Полковника сумел задушить, сумел дотянуться до его горла, а... а выход из
подвала, прикрытый только дубовой бочкой, найти не может, слепец
несчастный... И не найдет... А коль найдет?.. Ход приведет его к другому
подвалу, под корчмой. А ключ от этого подвала хранится в шкафу староства.
В корчме возле подвала лежит покойный полковник... судьба соединила...
Богуна и Заблудовского в этих проклятых подвалах..."
...Мальчик спал. И во сне услышал, как тяжело вздохнул отец. Вздохнул и
растаял. Хлынули холодные воды Тясьмина, залили, захлестнули все. Потом
казаки вместе с наливайковцами поплыли в челнах по реке прямо в подвал, из
которого нет выхода. В подвале под стеной одиноко сидит Мартынко. А в углу
стоит дубовая бочка, а под ней проход, откуда привидения показывают ему
свои синие, грязные языки.
Мокрый от пота, Зиновий проснулся, когда в комнате стало совсем светло.
Под окном раскачивались ветви вишен с начинающими краснеть ягодами... "На
кол должен сесть... а выход из подвала, прикрытый только дубовой бочкой,
найти не может!.." Не выходили у него из головы эти странные слова отца.
Что это ему приснилось - не было никакого сомнения. Однако какой странный
сон! И впрямь будто бы вот здесь сидел притихший, ласковый и такой
несчастный его отец и говорил об остром коле, о позоре перед людьми, еще
более страшном, чем кол, и о выходе из этого проклятого подвала... Но
разве это был сон? Ведь Зиновий хорошо слышал голос отца.

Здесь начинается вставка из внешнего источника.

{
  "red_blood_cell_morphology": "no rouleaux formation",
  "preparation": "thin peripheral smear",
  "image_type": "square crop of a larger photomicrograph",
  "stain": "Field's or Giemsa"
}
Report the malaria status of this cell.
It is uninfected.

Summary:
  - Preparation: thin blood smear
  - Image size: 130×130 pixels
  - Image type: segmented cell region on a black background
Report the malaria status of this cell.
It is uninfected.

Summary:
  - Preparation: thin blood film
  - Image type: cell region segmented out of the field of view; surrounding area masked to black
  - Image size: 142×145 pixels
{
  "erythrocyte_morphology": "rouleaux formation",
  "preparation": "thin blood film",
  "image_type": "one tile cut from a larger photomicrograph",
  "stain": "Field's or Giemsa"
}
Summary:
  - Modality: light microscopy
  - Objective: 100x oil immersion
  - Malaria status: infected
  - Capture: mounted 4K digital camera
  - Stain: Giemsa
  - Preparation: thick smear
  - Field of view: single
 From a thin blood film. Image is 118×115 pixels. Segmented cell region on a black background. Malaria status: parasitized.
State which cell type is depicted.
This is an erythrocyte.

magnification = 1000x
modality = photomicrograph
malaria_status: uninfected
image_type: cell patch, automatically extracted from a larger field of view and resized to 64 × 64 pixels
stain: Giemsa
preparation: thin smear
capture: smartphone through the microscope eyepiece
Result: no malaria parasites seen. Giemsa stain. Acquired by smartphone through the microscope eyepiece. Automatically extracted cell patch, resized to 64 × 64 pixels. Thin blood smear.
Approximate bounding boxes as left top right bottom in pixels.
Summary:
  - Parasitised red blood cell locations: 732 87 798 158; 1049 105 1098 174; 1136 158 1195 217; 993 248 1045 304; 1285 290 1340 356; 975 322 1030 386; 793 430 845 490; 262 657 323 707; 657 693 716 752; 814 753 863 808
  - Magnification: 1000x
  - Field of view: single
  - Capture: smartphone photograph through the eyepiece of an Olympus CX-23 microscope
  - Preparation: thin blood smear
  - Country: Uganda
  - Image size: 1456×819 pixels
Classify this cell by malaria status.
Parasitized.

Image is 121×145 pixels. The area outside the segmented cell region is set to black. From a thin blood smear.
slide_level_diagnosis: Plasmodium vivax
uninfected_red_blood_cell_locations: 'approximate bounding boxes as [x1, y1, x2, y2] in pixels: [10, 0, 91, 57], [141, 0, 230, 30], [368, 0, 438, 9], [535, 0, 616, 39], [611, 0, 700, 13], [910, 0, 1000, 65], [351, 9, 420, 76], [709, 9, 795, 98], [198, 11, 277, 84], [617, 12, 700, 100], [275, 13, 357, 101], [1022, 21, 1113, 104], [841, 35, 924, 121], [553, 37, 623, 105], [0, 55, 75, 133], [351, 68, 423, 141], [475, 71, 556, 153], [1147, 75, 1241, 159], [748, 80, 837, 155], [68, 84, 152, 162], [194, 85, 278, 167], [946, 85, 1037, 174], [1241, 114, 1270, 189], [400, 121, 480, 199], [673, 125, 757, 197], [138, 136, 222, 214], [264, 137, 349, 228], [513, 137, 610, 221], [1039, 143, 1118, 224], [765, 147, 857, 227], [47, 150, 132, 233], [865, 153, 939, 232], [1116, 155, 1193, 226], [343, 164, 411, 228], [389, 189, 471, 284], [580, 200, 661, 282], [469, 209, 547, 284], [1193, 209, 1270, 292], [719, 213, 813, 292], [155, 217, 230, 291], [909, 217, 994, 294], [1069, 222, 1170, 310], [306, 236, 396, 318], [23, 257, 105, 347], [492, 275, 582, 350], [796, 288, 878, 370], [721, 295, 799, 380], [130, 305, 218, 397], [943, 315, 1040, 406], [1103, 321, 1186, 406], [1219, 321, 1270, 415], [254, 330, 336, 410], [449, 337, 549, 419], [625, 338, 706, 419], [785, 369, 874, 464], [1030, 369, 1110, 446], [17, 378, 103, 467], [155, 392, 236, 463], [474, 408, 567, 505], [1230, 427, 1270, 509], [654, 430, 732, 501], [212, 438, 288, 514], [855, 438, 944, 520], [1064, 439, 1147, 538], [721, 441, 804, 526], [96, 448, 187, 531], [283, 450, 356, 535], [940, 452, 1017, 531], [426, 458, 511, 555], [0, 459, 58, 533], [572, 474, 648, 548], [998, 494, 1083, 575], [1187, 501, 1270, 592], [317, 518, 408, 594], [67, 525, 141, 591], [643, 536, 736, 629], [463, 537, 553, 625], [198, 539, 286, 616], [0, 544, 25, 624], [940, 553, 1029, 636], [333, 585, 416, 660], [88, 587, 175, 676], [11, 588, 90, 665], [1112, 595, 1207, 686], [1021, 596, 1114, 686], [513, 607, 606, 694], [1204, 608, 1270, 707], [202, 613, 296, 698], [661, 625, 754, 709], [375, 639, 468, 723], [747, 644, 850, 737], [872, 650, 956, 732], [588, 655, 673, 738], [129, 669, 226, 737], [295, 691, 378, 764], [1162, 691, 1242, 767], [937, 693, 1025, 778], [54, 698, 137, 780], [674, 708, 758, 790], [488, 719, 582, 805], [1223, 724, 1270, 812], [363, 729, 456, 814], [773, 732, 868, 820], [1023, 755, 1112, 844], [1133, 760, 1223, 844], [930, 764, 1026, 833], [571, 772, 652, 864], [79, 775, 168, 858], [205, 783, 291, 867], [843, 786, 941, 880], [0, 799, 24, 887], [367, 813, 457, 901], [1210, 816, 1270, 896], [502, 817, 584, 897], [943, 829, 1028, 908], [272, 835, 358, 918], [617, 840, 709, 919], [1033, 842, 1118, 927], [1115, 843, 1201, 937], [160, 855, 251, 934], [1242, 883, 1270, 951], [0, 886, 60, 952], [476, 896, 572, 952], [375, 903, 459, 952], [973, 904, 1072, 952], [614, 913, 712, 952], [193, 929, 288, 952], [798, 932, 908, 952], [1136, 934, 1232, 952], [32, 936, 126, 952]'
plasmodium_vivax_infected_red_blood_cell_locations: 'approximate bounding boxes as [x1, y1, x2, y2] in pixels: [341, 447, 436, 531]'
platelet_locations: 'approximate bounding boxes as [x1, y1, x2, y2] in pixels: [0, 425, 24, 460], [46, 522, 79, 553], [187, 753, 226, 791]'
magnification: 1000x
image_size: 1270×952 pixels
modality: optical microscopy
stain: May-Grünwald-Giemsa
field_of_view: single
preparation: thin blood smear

И сидел он вот
здесь...
Мальчик приподнялся на локте, посмотрел на то место, где ночью сидел
отец. Скамейка до сих пор стояла возле его кровати, там же, где ее
поставил отец.
- Постой, постой, - произнес Зиновий, вспоминая о ночном сне и
видениях.
Вчера вечером скамейка стояла под стенкой у окна. "Богдан!" - окликнул
его отец, поставив скамью возле его кровати и сев на нее... Сейчас она
стоит не под стеной, - долито быть, не во сне являлся ему отец.
- Мама! - крикнул Зиновий, услышав шаги матери в светлице.
- Ты проснулся уже, Зинько? Поспи, еще рано вставать, на дворе как
будто дождик собирается.
- Мама, а батя уже встал?
- Уже и уехал, сынок. Сегодня у него тяжелый день, подстароста должен
приехать из Корсуня.
- Будут судить?
- Так ему на роду написано... Ты поспи еще. А на то - воля божья...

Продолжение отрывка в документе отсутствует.